- The Central Bank of England is in the process of developing a digital pound which will not be targeted at the retail user but will be applied as an account managed instrument at the commercial level.
- One of the reasons why it will not be focused on retailers is that the retail market uses this channel to launder money.
Cryptocurrencies changed traditional economies and are here to stay, and little by little the old school is incorporating the new, as is the case with the Bank of England. The British bank is planning to carry out the project of the pound digital, although it poses some differences with respect to others Central Bank Digital Currency (CBDC).
The one who spoke about it was the deputy governor of the BoE, Joh Cunliffe, who gave some details about how it would be implemented. It would not function as a direct to retail user currency, as is the case with fiat, but rather would be applied as “an instrument managed by accounts at the commercial level”.
The one in charge of overseeing the CBDC project in Great Britain wants the digital pound to be functional and “better for consumers in online transactions”, adding:
“I think it is highly unlikely that any of us will issue a retail CBDC as a bearer instrument. It would probably be some kind of account-based instrument.”
Development of the digital pound
The Bank of England will be in charge of creating the macro infrastructure, although the frontend would be carried out by a private sector payment provider.
“We will produce the asset and the rails. But the interface with the public would be done by private sector payment providers,” Cunliffe acknowledged as published. CryptoSlate.
The revolutionary project like this takes time and the British authorities are very clear about it. The launch of the digital pound is not less than five years away, they explained.
The fear of the United Kingdom, like many other nations in the world, is that digital assets are used for illegal activities. The biggest fear is that the retail market uses this route to launder money. As if fiat cash is not used, among other ways, for black market trading.
Why would a state launch a CBDC when so many other alternatives are already available? Francisco Uría, Global Director of Banking and Capital Markets at KPMG, company that offers audit services, legal, tax and financial advice, no doubt: traditional finance is threatened by this novelty.
Uría considered, in December of last year, “the inability to manage financial stability and the loss of sovereignty” like what digital assets could take away from governments.
Countries and the CBDC race
At the moment, according to the tracking carried out by Atlantic Council10 countries already have a CBDC program while 15 have pilot tests in place.
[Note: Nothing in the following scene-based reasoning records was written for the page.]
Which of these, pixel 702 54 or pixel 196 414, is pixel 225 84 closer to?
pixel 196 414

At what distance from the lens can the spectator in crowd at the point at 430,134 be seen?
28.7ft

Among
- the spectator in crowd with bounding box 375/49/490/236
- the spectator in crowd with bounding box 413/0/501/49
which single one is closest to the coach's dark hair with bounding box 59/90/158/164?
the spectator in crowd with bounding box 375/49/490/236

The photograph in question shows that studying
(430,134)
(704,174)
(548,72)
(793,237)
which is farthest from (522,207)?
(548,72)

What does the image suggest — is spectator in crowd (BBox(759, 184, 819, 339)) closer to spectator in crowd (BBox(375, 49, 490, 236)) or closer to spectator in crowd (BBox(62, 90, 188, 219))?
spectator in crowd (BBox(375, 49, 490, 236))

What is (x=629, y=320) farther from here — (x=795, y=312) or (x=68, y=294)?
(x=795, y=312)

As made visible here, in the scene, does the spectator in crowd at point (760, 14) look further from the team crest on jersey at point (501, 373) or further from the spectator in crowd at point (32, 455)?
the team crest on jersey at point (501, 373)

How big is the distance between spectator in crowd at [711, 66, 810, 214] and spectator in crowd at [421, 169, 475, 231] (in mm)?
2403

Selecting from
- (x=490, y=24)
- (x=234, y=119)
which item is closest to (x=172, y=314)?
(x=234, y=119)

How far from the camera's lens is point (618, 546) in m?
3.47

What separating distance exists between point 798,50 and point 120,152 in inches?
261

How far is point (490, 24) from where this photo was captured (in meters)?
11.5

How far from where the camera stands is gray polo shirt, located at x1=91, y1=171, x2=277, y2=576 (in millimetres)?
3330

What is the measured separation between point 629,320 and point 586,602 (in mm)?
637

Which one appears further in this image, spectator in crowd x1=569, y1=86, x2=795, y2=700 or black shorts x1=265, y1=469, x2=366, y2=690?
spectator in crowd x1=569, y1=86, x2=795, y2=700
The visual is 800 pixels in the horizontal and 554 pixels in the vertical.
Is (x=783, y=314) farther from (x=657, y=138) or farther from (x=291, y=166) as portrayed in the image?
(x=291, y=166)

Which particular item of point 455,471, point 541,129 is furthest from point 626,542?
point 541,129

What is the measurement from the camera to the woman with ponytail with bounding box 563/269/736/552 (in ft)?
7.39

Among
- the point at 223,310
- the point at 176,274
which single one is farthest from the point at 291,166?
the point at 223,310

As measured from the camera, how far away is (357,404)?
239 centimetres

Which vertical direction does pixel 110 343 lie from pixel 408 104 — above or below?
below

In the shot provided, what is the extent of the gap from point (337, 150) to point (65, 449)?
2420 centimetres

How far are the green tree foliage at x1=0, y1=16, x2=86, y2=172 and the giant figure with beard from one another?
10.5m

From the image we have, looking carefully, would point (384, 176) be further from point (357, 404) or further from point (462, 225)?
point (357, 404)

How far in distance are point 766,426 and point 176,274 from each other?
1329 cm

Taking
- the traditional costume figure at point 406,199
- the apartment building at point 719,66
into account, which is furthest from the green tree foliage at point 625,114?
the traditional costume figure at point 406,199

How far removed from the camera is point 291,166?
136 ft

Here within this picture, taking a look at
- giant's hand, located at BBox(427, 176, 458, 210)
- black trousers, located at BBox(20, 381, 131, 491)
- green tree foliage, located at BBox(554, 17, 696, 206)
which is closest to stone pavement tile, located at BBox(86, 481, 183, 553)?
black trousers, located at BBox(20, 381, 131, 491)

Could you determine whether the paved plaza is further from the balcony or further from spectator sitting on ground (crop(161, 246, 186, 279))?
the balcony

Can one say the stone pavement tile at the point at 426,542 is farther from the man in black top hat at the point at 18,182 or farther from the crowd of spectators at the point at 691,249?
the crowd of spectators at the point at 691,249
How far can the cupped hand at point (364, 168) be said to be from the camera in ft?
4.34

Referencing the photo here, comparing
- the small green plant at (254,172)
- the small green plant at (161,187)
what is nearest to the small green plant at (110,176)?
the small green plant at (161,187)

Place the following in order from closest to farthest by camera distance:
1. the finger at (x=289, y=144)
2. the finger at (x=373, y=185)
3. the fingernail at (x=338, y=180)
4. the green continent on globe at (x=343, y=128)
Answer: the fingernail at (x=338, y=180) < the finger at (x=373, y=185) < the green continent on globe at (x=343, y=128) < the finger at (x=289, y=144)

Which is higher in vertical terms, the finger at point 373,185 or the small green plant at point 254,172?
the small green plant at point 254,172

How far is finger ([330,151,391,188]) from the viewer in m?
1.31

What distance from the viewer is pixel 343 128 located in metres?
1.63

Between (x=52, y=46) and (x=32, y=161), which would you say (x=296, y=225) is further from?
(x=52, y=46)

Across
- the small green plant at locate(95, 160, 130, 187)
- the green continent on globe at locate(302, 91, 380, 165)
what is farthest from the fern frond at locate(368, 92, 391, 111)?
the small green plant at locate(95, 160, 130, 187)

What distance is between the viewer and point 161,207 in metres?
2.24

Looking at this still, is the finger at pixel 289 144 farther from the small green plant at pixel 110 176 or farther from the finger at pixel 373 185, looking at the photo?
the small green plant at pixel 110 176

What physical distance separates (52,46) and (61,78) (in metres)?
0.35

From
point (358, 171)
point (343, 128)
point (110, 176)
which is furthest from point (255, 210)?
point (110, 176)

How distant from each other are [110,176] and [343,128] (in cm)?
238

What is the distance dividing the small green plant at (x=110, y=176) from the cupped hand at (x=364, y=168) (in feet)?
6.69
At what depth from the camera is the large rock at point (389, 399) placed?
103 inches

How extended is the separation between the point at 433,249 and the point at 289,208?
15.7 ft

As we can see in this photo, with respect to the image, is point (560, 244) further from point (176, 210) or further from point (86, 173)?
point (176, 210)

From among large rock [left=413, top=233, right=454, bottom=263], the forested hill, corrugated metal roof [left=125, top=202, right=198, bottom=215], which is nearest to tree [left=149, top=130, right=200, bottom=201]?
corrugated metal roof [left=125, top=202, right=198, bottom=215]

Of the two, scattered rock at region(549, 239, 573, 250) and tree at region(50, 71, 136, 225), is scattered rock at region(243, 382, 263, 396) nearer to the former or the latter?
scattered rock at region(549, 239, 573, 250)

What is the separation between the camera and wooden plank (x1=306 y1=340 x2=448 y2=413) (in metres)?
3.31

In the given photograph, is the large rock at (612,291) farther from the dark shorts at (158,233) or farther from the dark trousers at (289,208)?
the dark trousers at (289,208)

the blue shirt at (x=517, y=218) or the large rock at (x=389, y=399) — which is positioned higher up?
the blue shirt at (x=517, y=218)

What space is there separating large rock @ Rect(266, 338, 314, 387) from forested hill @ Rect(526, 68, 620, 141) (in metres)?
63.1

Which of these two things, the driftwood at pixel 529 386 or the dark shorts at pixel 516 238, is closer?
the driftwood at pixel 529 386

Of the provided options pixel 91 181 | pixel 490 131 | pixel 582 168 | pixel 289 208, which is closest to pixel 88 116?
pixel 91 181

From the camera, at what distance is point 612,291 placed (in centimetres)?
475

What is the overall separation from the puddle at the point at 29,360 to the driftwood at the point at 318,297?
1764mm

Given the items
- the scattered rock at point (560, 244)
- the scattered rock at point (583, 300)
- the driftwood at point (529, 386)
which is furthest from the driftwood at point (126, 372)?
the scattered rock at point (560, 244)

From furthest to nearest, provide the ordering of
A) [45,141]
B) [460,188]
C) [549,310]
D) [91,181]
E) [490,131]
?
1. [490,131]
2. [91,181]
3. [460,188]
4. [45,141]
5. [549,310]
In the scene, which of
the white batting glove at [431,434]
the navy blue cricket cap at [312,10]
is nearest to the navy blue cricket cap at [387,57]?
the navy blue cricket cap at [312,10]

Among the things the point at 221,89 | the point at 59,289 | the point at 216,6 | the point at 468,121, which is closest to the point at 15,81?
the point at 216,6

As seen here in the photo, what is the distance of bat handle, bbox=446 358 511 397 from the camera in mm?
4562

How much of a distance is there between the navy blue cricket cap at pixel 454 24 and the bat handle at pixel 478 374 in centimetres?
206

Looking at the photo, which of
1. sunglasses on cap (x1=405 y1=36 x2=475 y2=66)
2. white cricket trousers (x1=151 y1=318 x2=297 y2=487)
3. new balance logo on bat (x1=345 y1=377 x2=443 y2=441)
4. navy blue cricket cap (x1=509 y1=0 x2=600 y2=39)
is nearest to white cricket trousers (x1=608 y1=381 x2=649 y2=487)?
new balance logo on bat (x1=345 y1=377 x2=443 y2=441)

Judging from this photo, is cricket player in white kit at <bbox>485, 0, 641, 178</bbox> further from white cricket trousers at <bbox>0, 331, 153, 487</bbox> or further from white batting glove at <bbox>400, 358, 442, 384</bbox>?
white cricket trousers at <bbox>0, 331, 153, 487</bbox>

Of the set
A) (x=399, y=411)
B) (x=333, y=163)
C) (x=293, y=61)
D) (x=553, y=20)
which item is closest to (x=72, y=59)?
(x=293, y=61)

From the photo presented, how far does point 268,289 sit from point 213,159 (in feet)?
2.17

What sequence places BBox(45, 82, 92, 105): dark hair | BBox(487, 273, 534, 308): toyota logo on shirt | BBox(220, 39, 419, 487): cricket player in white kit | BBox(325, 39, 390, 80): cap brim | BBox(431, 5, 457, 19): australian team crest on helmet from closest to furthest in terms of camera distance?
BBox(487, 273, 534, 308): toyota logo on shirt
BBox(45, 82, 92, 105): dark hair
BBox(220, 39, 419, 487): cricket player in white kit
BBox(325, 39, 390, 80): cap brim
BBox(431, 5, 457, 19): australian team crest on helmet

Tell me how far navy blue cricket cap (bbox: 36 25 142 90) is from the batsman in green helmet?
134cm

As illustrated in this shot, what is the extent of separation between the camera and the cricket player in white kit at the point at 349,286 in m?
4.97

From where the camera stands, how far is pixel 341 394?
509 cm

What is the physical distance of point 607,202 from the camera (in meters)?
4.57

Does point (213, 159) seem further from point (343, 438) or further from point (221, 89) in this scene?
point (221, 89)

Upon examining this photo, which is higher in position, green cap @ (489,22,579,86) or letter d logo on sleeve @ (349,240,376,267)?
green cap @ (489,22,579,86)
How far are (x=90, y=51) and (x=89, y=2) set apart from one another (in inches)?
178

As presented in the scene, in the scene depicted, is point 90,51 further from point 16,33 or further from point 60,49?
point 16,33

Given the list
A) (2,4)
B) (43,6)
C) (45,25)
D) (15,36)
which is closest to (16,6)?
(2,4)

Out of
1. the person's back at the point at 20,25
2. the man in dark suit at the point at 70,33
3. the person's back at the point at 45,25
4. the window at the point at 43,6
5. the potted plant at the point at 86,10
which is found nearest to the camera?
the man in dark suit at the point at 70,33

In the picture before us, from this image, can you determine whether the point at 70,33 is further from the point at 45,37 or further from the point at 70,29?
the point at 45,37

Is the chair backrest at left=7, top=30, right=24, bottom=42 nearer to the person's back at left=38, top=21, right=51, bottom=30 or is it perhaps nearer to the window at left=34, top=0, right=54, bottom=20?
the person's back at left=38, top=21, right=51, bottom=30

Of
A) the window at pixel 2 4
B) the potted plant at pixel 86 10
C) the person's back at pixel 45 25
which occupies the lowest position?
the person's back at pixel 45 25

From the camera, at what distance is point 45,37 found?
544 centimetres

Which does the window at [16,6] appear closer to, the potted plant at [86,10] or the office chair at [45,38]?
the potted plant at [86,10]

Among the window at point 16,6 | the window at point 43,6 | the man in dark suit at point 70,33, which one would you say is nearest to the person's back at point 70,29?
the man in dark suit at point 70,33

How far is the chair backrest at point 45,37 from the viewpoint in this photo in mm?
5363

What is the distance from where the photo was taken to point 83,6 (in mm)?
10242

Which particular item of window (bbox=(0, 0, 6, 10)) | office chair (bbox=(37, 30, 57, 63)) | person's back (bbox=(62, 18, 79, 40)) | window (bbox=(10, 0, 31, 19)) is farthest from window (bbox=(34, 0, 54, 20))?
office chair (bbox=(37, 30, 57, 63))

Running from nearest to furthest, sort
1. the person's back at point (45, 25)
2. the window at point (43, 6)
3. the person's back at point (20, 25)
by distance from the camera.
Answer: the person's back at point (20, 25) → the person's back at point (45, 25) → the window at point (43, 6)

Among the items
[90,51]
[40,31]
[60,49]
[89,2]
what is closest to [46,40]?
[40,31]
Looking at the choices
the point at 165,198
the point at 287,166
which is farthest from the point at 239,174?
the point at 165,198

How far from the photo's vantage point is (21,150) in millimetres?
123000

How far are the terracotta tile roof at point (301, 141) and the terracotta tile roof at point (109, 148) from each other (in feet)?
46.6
They have already been launched in the Bahamas, Jamaica, Antigua and Barbuda, Saint Kitts and Nevis, Montserrat, Dominica, Saint Lucia, Saint Vincent and the Grenadines, and Grenada. All of them are in Central America.
Pilot tests are taking place in: Anguilla, South Africa, Saudi Arabia, United Arab Emirates, Singapore, Malaysia, Thailand, Hong Kong, China, South Korea, Russia, Kazakhstan, Ukraine, Sweden and France.
The digital pound is close to being a fact, albeit with its forms. Probably more and more countries are approaching this determination.